Exercise details =
Copy the following data line for line, leaving out the pictures.

(Data drawn from a collection)

<<<<

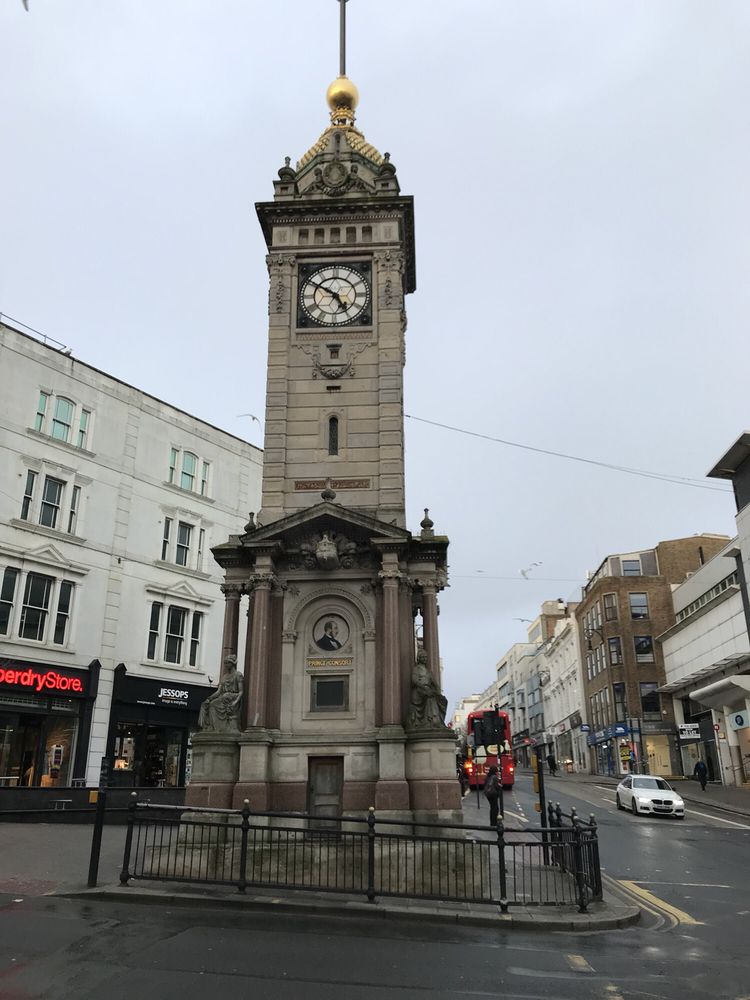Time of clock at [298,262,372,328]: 4:50
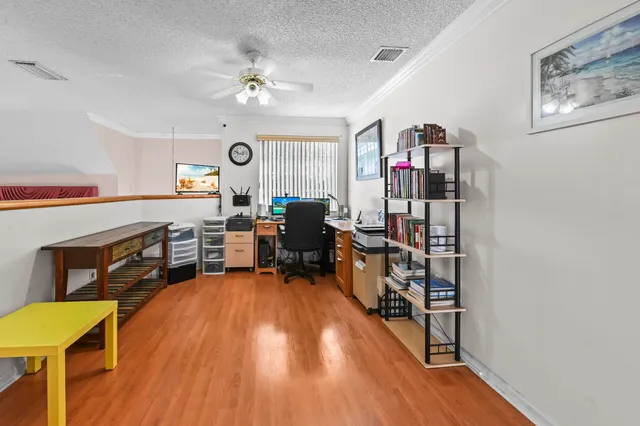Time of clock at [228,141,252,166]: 2:48
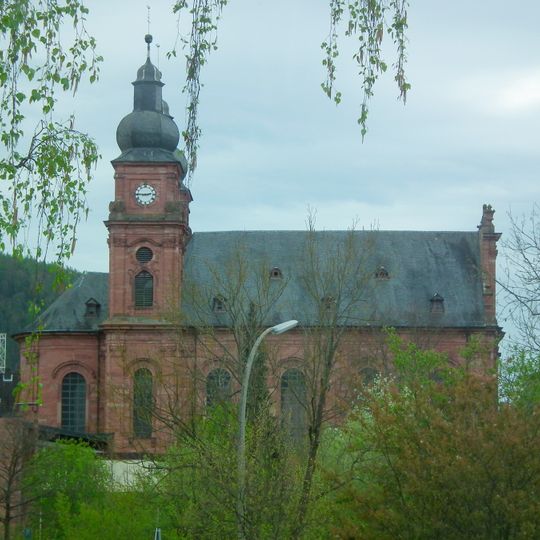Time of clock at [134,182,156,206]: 2:45
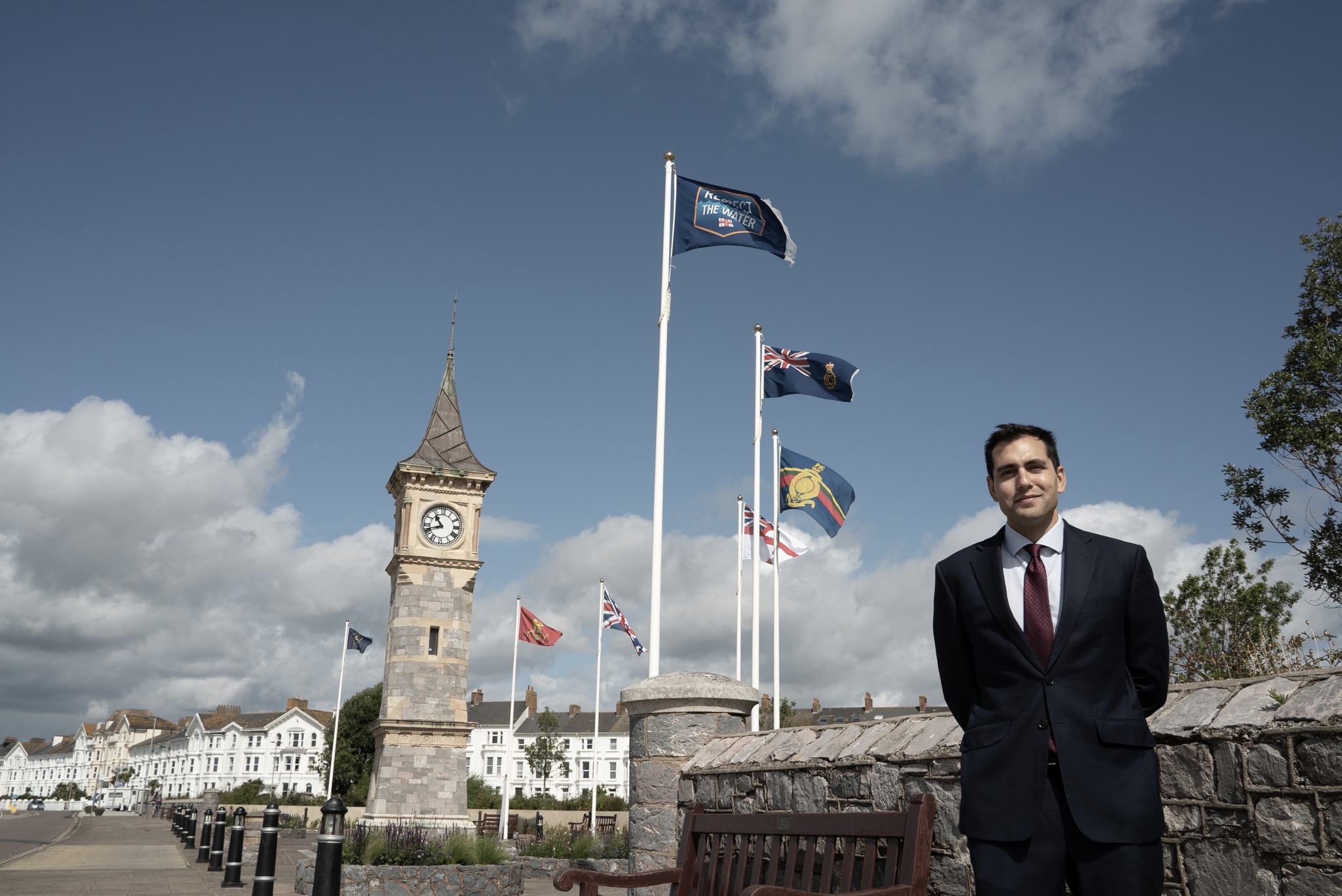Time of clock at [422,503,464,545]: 10:41
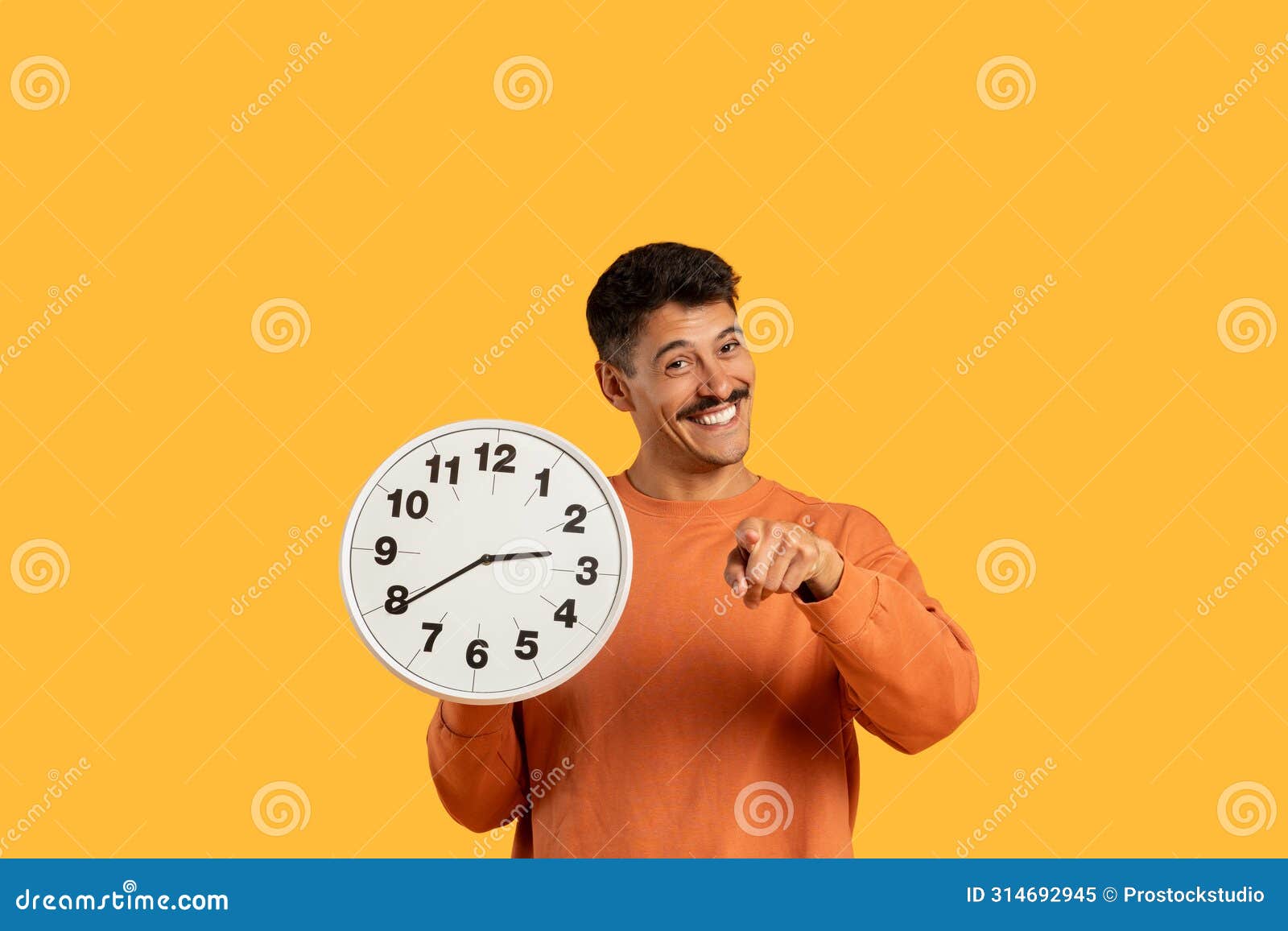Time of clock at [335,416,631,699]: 2:39
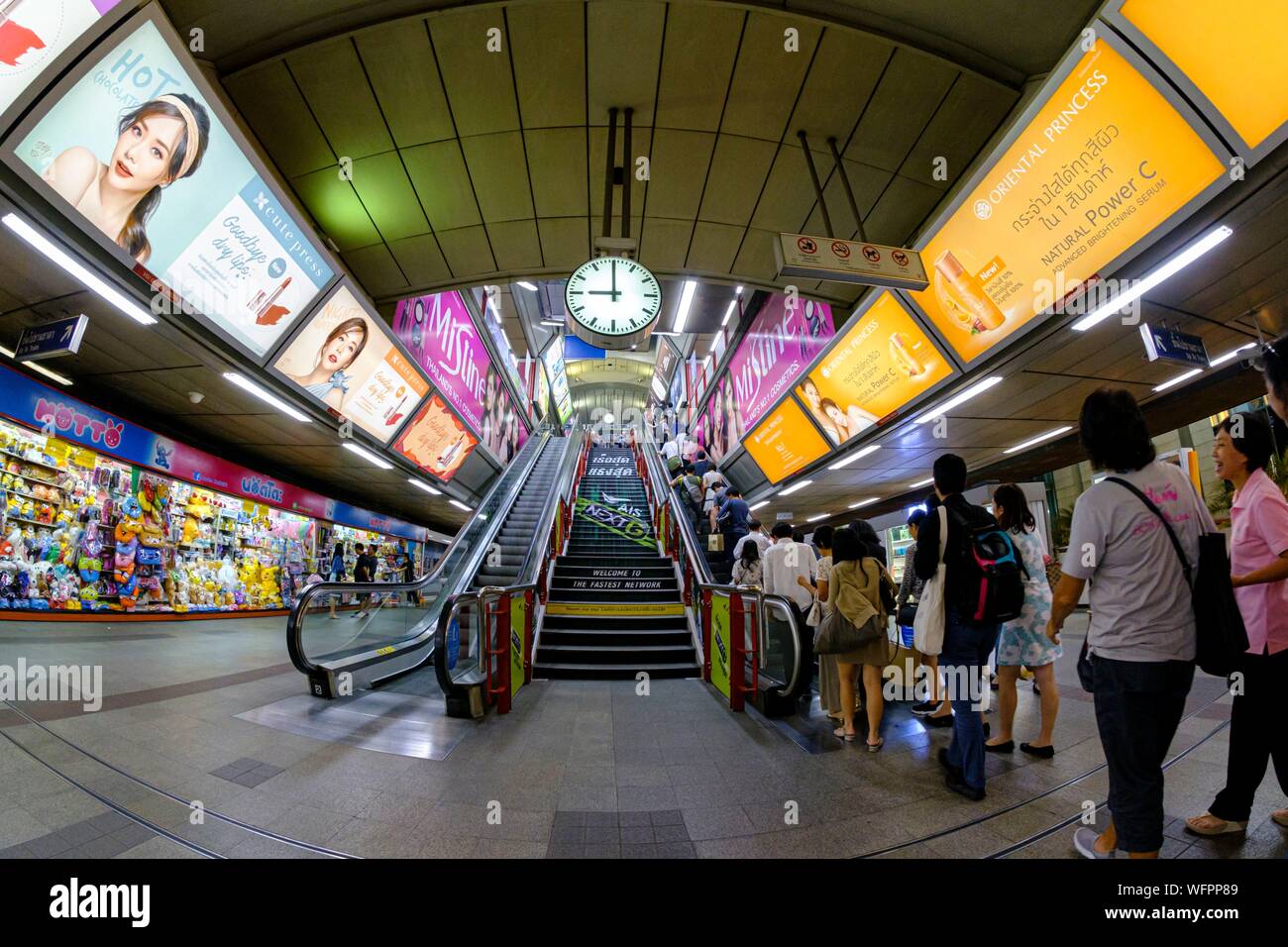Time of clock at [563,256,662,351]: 8:59
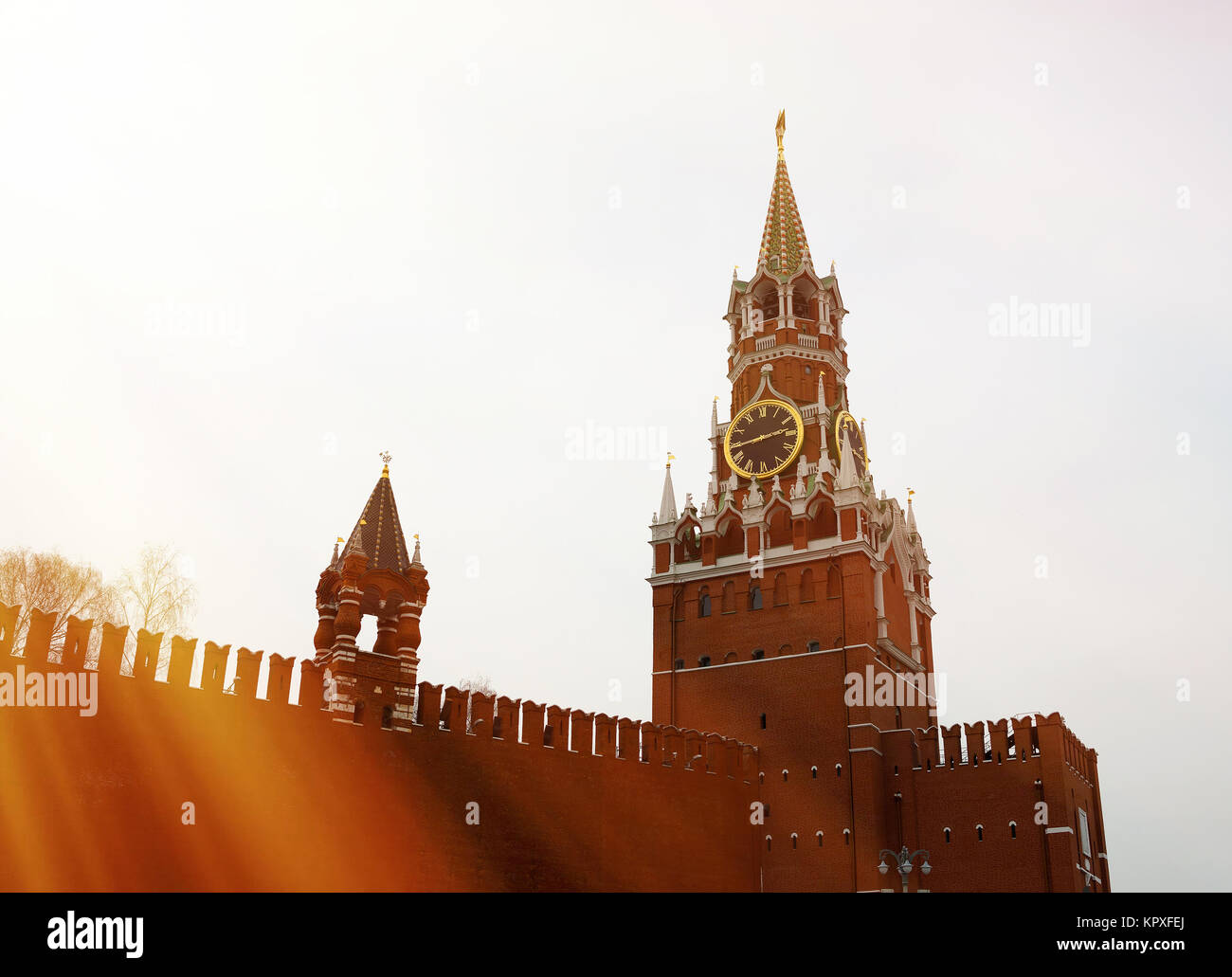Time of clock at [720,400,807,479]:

>>>>

Solution to this task =
Time of clock at [298,262,372,328]: 4:50
Time of clock at [228,141,252,166]: 2:48
Time of clock at [134,182,156,206]: 2:45
Time of clock at [422,503,464,545]: 10:41
Time of clock at [335,416,631,699]: 2:39
Time of clock at [563,256,662,351]: 8:59
Time of clock at [720,400,807,479]:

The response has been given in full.